- Trecho do documento
Em julho de 1997, uma hecatombe econômica atingiu a Tailândia, irradiou-se para outros países asiáticos e resultou, em janeiro de 1999, no colapso do regime cambial brasileiro, com a conseqüente desvalorização do real. Na semana passada, quase dez anos depois da crise asiática, a mesma Tailândia ensaiou uma nova turbulência. Desta vez com contornos farsescos que não produziram sequer um resquício do estrago global de 1997 – hoje os emergentes possuem finanças mais sólidas, nadam em reservas de moeda forte e têm câmbio flexível, o que desestimula a especulação. Mas o episódio deixa um alerta valioso a governos que flertam com a idéia de intervir no câmbio para exportar e crescer mais. Na segunda-feira, o governo tailandês anunciou um drástico controle do fluxo de investimentos estrangeiros para afugentar o capital especulativo e conter os males causados pela valorização excessiva do baht, a moeda local, em relação ao dólar. Não se trata de uma doença localizada, mas sistêmica – a valorização cambial também atinge o real brasileiro e as moedas da grande maioria dos países emergentes. Esse é o maior desafio monetário do mundo atual. Para tentar solucioná-lo, o governo tailandês determinou que 30% de todo o capital estrangeiro ficasse retido em uma conta sem direito a nenhuma remuneração. Pior. O dinheiro deveria permanecer bloqueado ao menos um ano. Se o investidor saísse antes desse período, perderia um terço dos recursos.

- Enunciado da tarefa
Condense o parágrafo do trecho do documento iniciado por "Em julho de 1997", mantendo seus fatos principais.

- Dados registrados
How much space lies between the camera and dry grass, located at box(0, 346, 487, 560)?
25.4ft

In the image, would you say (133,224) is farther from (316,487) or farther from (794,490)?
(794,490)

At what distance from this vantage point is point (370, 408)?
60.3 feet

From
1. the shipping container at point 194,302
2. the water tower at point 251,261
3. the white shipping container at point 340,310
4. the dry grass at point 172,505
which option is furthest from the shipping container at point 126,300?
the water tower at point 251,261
==
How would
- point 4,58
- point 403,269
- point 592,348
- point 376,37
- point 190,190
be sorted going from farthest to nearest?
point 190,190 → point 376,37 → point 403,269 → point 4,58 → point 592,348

- Resposta da tarefa
Em julho de 1997, uma crise econômica na Tailândia espalhou-se pela Ásia e levou, em janeiro de 1999, ao colapso do regime cambial brasileiro e à desvalorização do real. Quase dez anos depois, a Tailândia ensaiou nova turbulência, sem estrago global, pois hoje os emergentes têm finanças mais sólidas, amplas reservas em moeda forte e câmbio flexível. O episódio, contudo, serve de alerta a governos tentados a intervir no câmbio para exportar e crescer mais. O governo tailandês anunciou um controle drástico da entrada de capital estrangeiro para conter a valorização excessiva do baht frente ao dólar. Esse problema é sistêmico, pois atinge também o real e a maioria das moedas emergentes, e constitui o maior desafio monetário atual. A medida retinha 30% do capital estrangeiro em conta sem remuneração por ao menos um ano. Quem saísse antes perderia um terço dos recursos.